ArchiveTeam/terroroftinytown

Psuedo-random one-to-one mapping function

Opened this issue · 2 comments

Sep_18_2014_17:13:53 chfoo anyone know a good algorithm to turn a number into a randomly looking shortcode? it has to be one-to-one mapping. it seems like using using bytes from md5 digest doesn't seem idea because we'll never know when it cycles.
Sep_18_2014_17:18:14 aaaaaaaaa base 36 conversion or not random looking enough?
Sep_18_2014_17:19:55 aaaaaaaaa or heck a different, less used, base would look odder.
Sep_18_2014_17:23:55 aaaaaaaaa A coworker suggested using some simple cipher.
Sep_18_2014_17:42:49 aaaaaaaaa heck, maybe just xor it with a big enough key
Sep_18_2014_17:45:05 Smiley rot13 ?
Sep_18_2014_18:21:03 chfoo a combination of those might work. the reason is that the auto queue works only by incrementing a integer and it doesn't work well for those shorteners with random, fixed-length shortcodes
Sep_18_2014_18:23:09 chfoo so i figured if there was a function that converted the auto queue integer into a random number, it would give a better distribution of random chance of hitting a url
Sep_18_2014_18:23:38 chfoo rather than starting from 000000 and slowly going to ZZZZZ for example
Sep_18_2014_18:24:20 xmc gray code

soultcer: You could also just scan them randomly until you have a statistically high enough chance of hitting each code at least once, or try some sort of sequence
soultcer: As I have said earlier, I actually like the "random" approach because then you get some codes twice. If some evil terroroftinytown-client returns wrong results, you will find out about it sooner or later ;-)
soultcer: chfoo: You don't have to give out every job twice. You just need to check one or two codes from each job and see if they are correct. So for say each 10 jobs, you hand out 1 verification job that includes 20 shortcodes
soultcer: But so far I have never detected any problems. The only times I had different results was when the owner of a url shortener decided that he needed a specific shortcode and just deleted the old URL (is.gd), or with tinyurl which displays advertisements when an URL returns a 404 and sometimes has encoding issues.

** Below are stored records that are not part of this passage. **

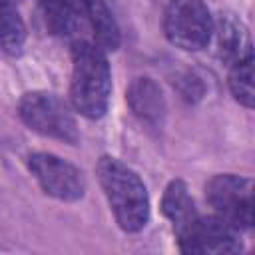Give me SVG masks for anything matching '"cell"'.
I'll use <instances>...</instances> for the list:
<instances>
[{"label": "cell", "instance_id": "obj_15", "mask_svg": "<svg viewBox=\"0 0 255 255\" xmlns=\"http://www.w3.org/2000/svg\"><path fill=\"white\" fill-rule=\"evenodd\" d=\"M10 2H14V4H16V2H20V0H10Z\"/></svg>", "mask_w": 255, "mask_h": 255}, {"label": "cell", "instance_id": "obj_1", "mask_svg": "<svg viewBox=\"0 0 255 255\" xmlns=\"http://www.w3.org/2000/svg\"><path fill=\"white\" fill-rule=\"evenodd\" d=\"M112 92V74L104 50L92 42L78 40L72 48L70 100L76 112L90 120L106 114Z\"/></svg>", "mask_w": 255, "mask_h": 255}, {"label": "cell", "instance_id": "obj_5", "mask_svg": "<svg viewBox=\"0 0 255 255\" xmlns=\"http://www.w3.org/2000/svg\"><path fill=\"white\" fill-rule=\"evenodd\" d=\"M205 197L215 215L231 223L235 229H247L253 223V183L247 177L221 173L205 185Z\"/></svg>", "mask_w": 255, "mask_h": 255}, {"label": "cell", "instance_id": "obj_9", "mask_svg": "<svg viewBox=\"0 0 255 255\" xmlns=\"http://www.w3.org/2000/svg\"><path fill=\"white\" fill-rule=\"evenodd\" d=\"M128 104L131 112L145 124L157 126L165 116V100L161 88L151 78H135L128 88Z\"/></svg>", "mask_w": 255, "mask_h": 255}, {"label": "cell", "instance_id": "obj_7", "mask_svg": "<svg viewBox=\"0 0 255 255\" xmlns=\"http://www.w3.org/2000/svg\"><path fill=\"white\" fill-rule=\"evenodd\" d=\"M237 231L239 229H235L219 215H211V217L197 215L183 231L177 233V241L183 253H193V255L237 253L241 251V241Z\"/></svg>", "mask_w": 255, "mask_h": 255}, {"label": "cell", "instance_id": "obj_8", "mask_svg": "<svg viewBox=\"0 0 255 255\" xmlns=\"http://www.w3.org/2000/svg\"><path fill=\"white\" fill-rule=\"evenodd\" d=\"M40 12L50 34L60 38H80L88 28L80 0H40Z\"/></svg>", "mask_w": 255, "mask_h": 255}, {"label": "cell", "instance_id": "obj_11", "mask_svg": "<svg viewBox=\"0 0 255 255\" xmlns=\"http://www.w3.org/2000/svg\"><path fill=\"white\" fill-rule=\"evenodd\" d=\"M161 211L173 223L175 235L179 231H183L197 217L193 199L187 191V185L181 179H173L165 187V193H163V199H161Z\"/></svg>", "mask_w": 255, "mask_h": 255}, {"label": "cell", "instance_id": "obj_2", "mask_svg": "<svg viewBox=\"0 0 255 255\" xmlns=\"http://www.w3.org/2000/svg\"><path fill=\"white\" fill-rule=\"evenodd\" d=\"M96 171L118 225L128 233L141 231L149 219V197L139 175L110 155L100 157Z\"/></svg>", "mask_w": 255, "mask_h": 255}, {"label": "cell", "instance_id": "obj_4", "mask_svg": "<svg viewBox=\"0 0 255 255\" xmlns=\"http://www.w3.org/2000/svg\"><path fill=\"white\" fill-rule=\"evenodd\" d=\"M165 38L189 52L203 50L213 34V20L203 0H171L163 16Z\"/></svg>", "mask_w": 255, "mask_h": 255}, {"label": "cell", "instance_id": "obj_10", "mask_svg": "<svg viewBox=\"0 0 255 255\" xmlns=\"http://www.w3.org/2000/svg\"><path fill=\"white\" fill-rule=\"evenodd\" d=\"M82 10L92 30L96 46L102 50H118L120 46V28L106 4V0H80Z\"/></svg>", "mask_w": 255, "mask_h": 255}, {"label": "cell", "instance_id": "obj_12", "mask_svg": "<svg viewBox=\"0 0 255 255\" xmlns=\"http://www.w3.org/2000/svg\"><path fill=\"white\" fill-rule=\"evenodd\" d=\"M24 40L26 26L16 10V4L10 0H0V48L16 54L24 46Z\"/></svg>", "mask_w": 255, "mask_h": 255}, {"label": "cell", "instance_id": "obj_6", "mask_svg": "<svg viewBox=\"0 0 255 255\" xmlns=\"http://www.w3.org/2000/svg\"><path fill=\"white\" fill-rule=\"evenodd\" d=\"M28 167L38 179L44 193L50 197H56L60 201H78L86 193L84 173L74 163L54 153H32L28 157Z\"/></svg>", "mask_w": 255, "mask_h": 255}, {"label": "cell", "instance_id": "obj_14", "mask_svg": "<svg viewBox=\"0 0 255 255\" xmlns=\"http://www.w3.org/2000/svg\"><path fill=\"white\" fill-rule=\"evenodd\" d=\"M229 88H231L233 98L241 106L253 108V100H255V92H253V56H247V58L231 64Z\"/></svg>", "mask_w": 255, "mask_h": 255}, {"label": "cell", "instance_id": "obj_13", "mask_svg": "<svg viewBox=\"0 0 255 255\" xmlns=\"http://www.w3.org/2000/svg\"><path fill=\"white\" fill-rule=\"evenodd\" d=\"M221 56L231 64L247 58V56H253L251 54V44H249V38L241 26V22L237 20H231V18H225L221 22Z\"/></svg>", "mask_w": 255, "mask_h": 255}, {"label": "cell", "instance_id": "obj_3", "mask_svg": "<svg viewBox=\"0 0 255 255\" xmlns=\"http://www.w3.org/2000/svg\"><path fill=\"white\" fill-rule=\"evenodd\" d=\"M18 114L30 129H34L46 137L62 139L72 145L78 143V139H80L78 126H76L72 112L54 94H48V92L24 94V98L20 100V106H18Z\"/></svg>", "mask_w": 255, "mask_h": 255}]
</instances>
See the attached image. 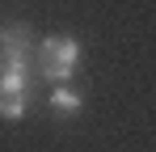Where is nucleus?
Masks as SVG:
<instances>
[{"label": "nucleus", "mask_w": 156, "mask_h": 152, "mask_svg": "<svg viewBox=\"0 0 156 152\" xmlns=\"http://www.w3.org/2000/svg\"><path fill=\"white\" fill-rule=\"evenodd\" d=\"M34 38H30V25L9 21L0 25V68H13V72H30L34 68Z\"/></svg>", "instance_id": "f03ea898"}, {"label": "nucleus", "mask_w": 156, "mask_h": 152, "mask_svg": "<svg viewBox=\"0 0 156 152\" xmlns=\"http://www.w3.org/2000/svg\"><path fill=\"white\" fill-rule=\"evenodd\" d=\"M80 106H84V97H80L72 85H55L51 89V114H63L68 118V114H76Z\"/></svg>", "instance_id": "20e7f679"}, {"label": "nucleus", "mask_w": 156, "mask_h": 152, "mask_svg": "<svg viewBox=\"0 0 156 152\" xmlns=\"http://www.w3.org/2000/svg\"><path fill=\"white\" fill-rule=\"evenodd\" d=\"M34 68L42 80H51V85H68L80 68V42L72 34H51V38H42L38 51H34Z\"/></svg>", "instance_id": "f257e3e1"}, {"label": "nucleus", "mask_w": 156, "mask_h": 152, "mask_svg": "<svg viewBox=\"0 0 156 152\" xmlns=\"http://www.w3.org/2000/svg\"><path fill=\"white\" fill-rule=\"evenodd\" d=\"M26 97H30V72L0 68V118L9 123L26 118Z\"/></svg>", "instance_id": "7ed1b4c3"}]
</instances>
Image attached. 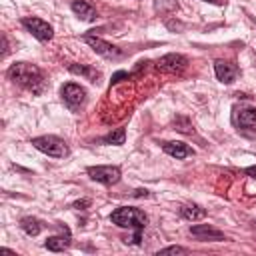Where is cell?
<instances>
[{"mask_svg": "<svg viewBox=\"0 0 256 256\" xmlns=\"http://www.w3.org/2000/svg\"><path fill=\"white\" fill-rule=\"evenodd\" d=\"M6 76L12 82H16V84H20L24 88H30L32 92H40L42 90V82H44L42 80V72H40L38 66L30 64V62H16V64H12L8 68V72H6Z\"/></svg>", "mask_w": 256, "mask_h": 256, "instance_id": "cell-1", "label": "cell"}, {"mask_svg": "<svg viewBox=\"0 0 256 256\" xmlns=\"http://www.w3.org/2000/svg\"><path fill=\"white\" fill-rule=\"evenodd\" d=\"M110 220H112V224H116L120 228H134L136 232H142V228L148 222V216L138 208L122 206V208H116L110 214Z\"/></svg>", "mask_w": 256, "mask_h": 256, "instance_id": "cell-2", "label": "cell"}, {"mask_svg": "<svg viewBox=\"0 0 256 256\" xmlns=\"http://www.w3.org/2000/svg\"><path fill=\"white\" fill-rule=\"evenodd\" d=\"M32 146L52 158H64L68 156V146L62 138L58 136H52V134H46V136H38V138H32Z\"/></svg>", "mask_w": 256, "mask_h": 256, "instance_id": "cell-3", "label": "cell"}, {"mask_svg": "<svg viewBox=\"0 0 256 256\" xmlns=\"http://www.w3.org/2000/svg\"><path fill=\"white\" fill-rule=\"evenodd\" d=\"M84 42H86L96 54H100V56H104V58H108V60H118V58L124 56V52H122L120 48L112 46L110 42H106V40H102V38H98V36L86 34V36H84Z\"/></svg>", "mask_w": 256, "mask_h": 256, "instance_id": "cell-4", "label": "cell"}, {"mask_svg": "<svg viewBox=\"0 0 256 256\" xmlns=\"http://www.w3.org/2000/svg\"><path fill=\"white\" fill-rule=\"evenodd\" d=\"M22 26H24L34 38H38V40H42V42L52 40V36H54L52 26H50L48 22H44L42 18H36V16H26V18H22Z\"/></svg>", "mask_w": 256, "mask_h": 256, "instance_id": "cell-5", "label": "cell"}, {"mask_svg": "<svg viewBox=\"0 0 256 256\" xmlns=\"http://www.w3.org/2000/svg\"><path fill=\"white\" fill-rule=\"evenodd\" d=\"M60 94H62V100L66 102V106H68L70 110H78V108L86 102V90H84L82 86L74 84V82L64 84L62 90H60Z\"/></svg>", "mask_w": 256, "mask_h": 256, "instance_id": "cell-6", "label": "cell"}, {"mask_svg": "<svg viewBox=\"0 0 256 256\" xmlns=\"http://www.w3.org/2000/svg\"><path fill=\"white\" fill-rule=\"evenodd\" d=\"M88 176L100 184H116L120 180V168L118 166H90L88 170Z\"/></svg>", "mask_w": 256, "mask_h": 256, "instance_id": "cell-7", "label": "cell"}, {"mask_svg": "<svg viewBox=\"0 0 256 256\" xmlns=\"http://www.w3.org/2000/svg\"><path fill=\"white\" fill-rule=\"evenodd\" d=\"M188 66V60H186V56H182V54H166V56H162V58H158V62H156V68L160 70V72H168V74H180L184 68Z\"/></svg>", "mask_w": 256, "mask_h": 256, "instance_id": "cell-8", "label": "cell"}, {"mask_svg": "<svg viewBox=\"0 0 256 256\" xmlns=\"http://www.w3.org/2000/svg\"><path fill=\"white\" fill-rule=\"evenodd\" d=\"M214 72H216V78L224 84H230L236 80L238 76V66L232 64V62H226V60H216L214 62Z\"/></svg>", "mask_w": 256, "mask_h": 256, "instance_id": "cell-9", "label": "cell"}, {"mask_svg": "<svg viewBox=\"0 0 256 256\" xmlns=\"http://www.w3.org/2000/svg\"><path fill=\"white\" fill-rule=\"evenodd\" d=\"M190 234L196 236L198 240H210V242H218V240H224V234L214 228V226H208V224H198V226H192L190 228Z\"/></svg>", "mask_w": 256, "mask_h": 256, "instance_id": "cell-10", "label": "cell"}, {"mask_svg": "<svg viewBox=\"0 0 256 256\" xmlns=\"http://www.w3.org/2000/svg\"><path fill=\"white\" fill-rule=\"evenodd\" d=\"M234 122L242 130H256V108H240L234 114Z\"/></svg>", "mask_w": 256, "mask_h": 256, "instance_id": "cell-11", "label": "cell"}, {"mask_svg": "<svg viewBox=\"0 0 256 256\" xmlns=\"http://www.w3.org/2000/svg\"><path fill=\"white\" fill-rule=\"evenodd\" d=\"M162 150H164L168 156L176 158V160L194 156V150H192L188 144H184V142H164V144H162Z\"/></svg>", "mask_w": 256, "mask_h": 256, "instance_id": "cell-12", "label": "cell"}, {"mask_svg": "<svg viewBox=\"0 0 256 256\" xmlns=\"http://www.w3.org/2000/svg\"><path fill=\"white\" fill-rule=\"evenodd\" d=\"M70 8H72V12H74L78 18H82V20H86V22H90V20L96 18V8H94L90 2H86V0H72Z\"/></svg>", "mask_w": 256, "mask_h": 256, "instance_id": "cell-13", "label": "cell"}, {"mask_svg": "<svg viewBox=\"0 0 256 256\" xmlns=\"http://www.w3.org/2000/svg\"><path fill=\"white\" fill-rule=\"evenodd\" d=\"M44 246H46L48 250H52V252H62V250H66V248L70 246V234L66 232V234H62V236H50V238L44 242Z\"/></svg>", "mask_w": 256, "mask_h": 256, "instance_id": "cell-14", "label": "cell"}, {"mask_svg": "<svg viewBox=\"0 0 256 256\" xmlns=\"http://www.w3.org/2000/svg\"><path fill=\"white\" fill-rule=\"evenodd\" d=\"M68 70H70L72 74H80V76H84V78L90 80V82H96V78L100 76V72H98L96 68L86 66V64H70Z\"/></svg>", "mask_w": 256, "mask_h": 256, "instance_id": "cell-15", "label": "cell"}, {"mask_svg": "<svg viewBox=\"0 0 256 256\" xmlns=\"http://www.w3.org/2000/svg\"><path fill=\"white\" fill-rule=\"evenodd\" d=\"M180 216L186 218V220H200L206 216V210L202 206H196V204H188V206H182L180 208Z\"/></svg>", "mask_w": 256, "mask_h": 256, "instance_id": "cell-16", "label": "cell"}, {"mask_svg": "<svg viewBox=\"0 0 256 256\" xmlns=\"http://www.w3.org/2000/svg\"><path fill=\"white\" fill-rule=\"evenodd\" d=\"M20 228H22V230H24L28 236H36V234H40L42 224H40V220L26 216V218H22V220H20Z\"/></svg>", "mask_w": 256, "mask_h": 256, "instance_id": "cell-17", "label": "cell"}, {"mask_svg": "<svg viewBox=\"0 0 256 256\" xmlns=\"http://www.w3.org/2000/svg\"><path fill=\"white\" fill-rule=\"evenodd\" d=\"M124 140H126V130L124 128H116L114 132H108L106 136L100 138L102 144H116V146L124 144Z\"/></svg>", "mask_w": 256, "mask_h": 256, "instance_id": "cell-18", "label": "cell"}, {"mask_svg": "<svg viewBox=\"0 0 256 256\" xmlns=\"http://www.w3.org/2000/svg\"><path fill=\"white\" fill-rule=\"evenodd\" d=\"M176 6H178V0H156V4H154V8L160 12H170Z\"/></svg>", "mask_w": 256, "mask_h": 256, "instance_id": "cell-19", "label": "cell"}, {"mask_svg": "<svg viewBox=\"0 0 256 256\" xmlns=\"http://www.w3.org/2000/svg\"><path fill=\"white\" fill-rule=\"evenodd\" d=\"M188 250L182 248V246H168V248H162L158 250V254H186Z\"/></svg>", "mask_w": 256, "mask_h": 256, "instance_id": "cell-20", "label": "cell"}, {"mask_svg": "<svg viewBox=\"0 0 256 256\" xmlns=\"http://www.w3.org/2000/svg\"><path fill=\"white\" fill-rule=\"evenodd\" d=\"M244 172H246V174H248L250 178H256V166H248V168H246Z\"/></svg>", "mask_w": 256, "mask_h": 256, "instance_id": "cell-21", "label": "cell"}, {"mask_svg": "<svg viewBox=\"0 0 256 256\" xmlns=\"http://www.w3.org/2000/svg\"><path fill=\"white\" fill-rule=\"evenodd\" d=\"M134 194H136V196H148V190H136Z\"/></svg>", "mask_w": 256, "mask_h": 256, "instance_id": "cell-22", "label": "cell"}, {"mask_svg": "<svg viewBox=\"0 0 256 256\" xmlns=\"http://www.w3.org/2000/svg\"><path fill=\"white\" fill-rule=\"evenodd\" d=\"M204 2H210V4H222V0H204Z\"/></svg>", "mask_w": 256, "mask_h": 256, "instance_id": "cell-23", "label": "cell"}]
</instances>
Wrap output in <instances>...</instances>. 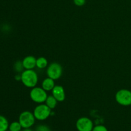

I didn't see this until now:

soultcer: What you are probably looking for is a maximum length sequences https://en.wikipedia.org/wiki/Maximum_length_sequence
soultcer: Just FYI, for the old database I used something similar but a bit more simple, basically just taking the md5 hash of each previous shortcode: https://github.com/ArchiveTeam/tinyback/blob/master/tinyback/generators.py#L43-77
soultcer: This obviously means that the same code will sometimes be hit twice, but this was intended. If a bad person somehow tried to return wrong results, sooner or later another user would hit the same shortcode at random and we would discover the wrong data
aaaaaaaaa: The problem with hashes is that it isn't guaranteed to hit all of them and may get stuck in a loop
aaaaaaaaa: But I'm not familiar with the MLS you suggested, hopefully the devs are.


But to update:

Right now, we're just doing random codes for bitly and isgd. It's the easiest to implement and some URLs are stuck behind a dead server so we'll never get 100% of any major shortener regardless.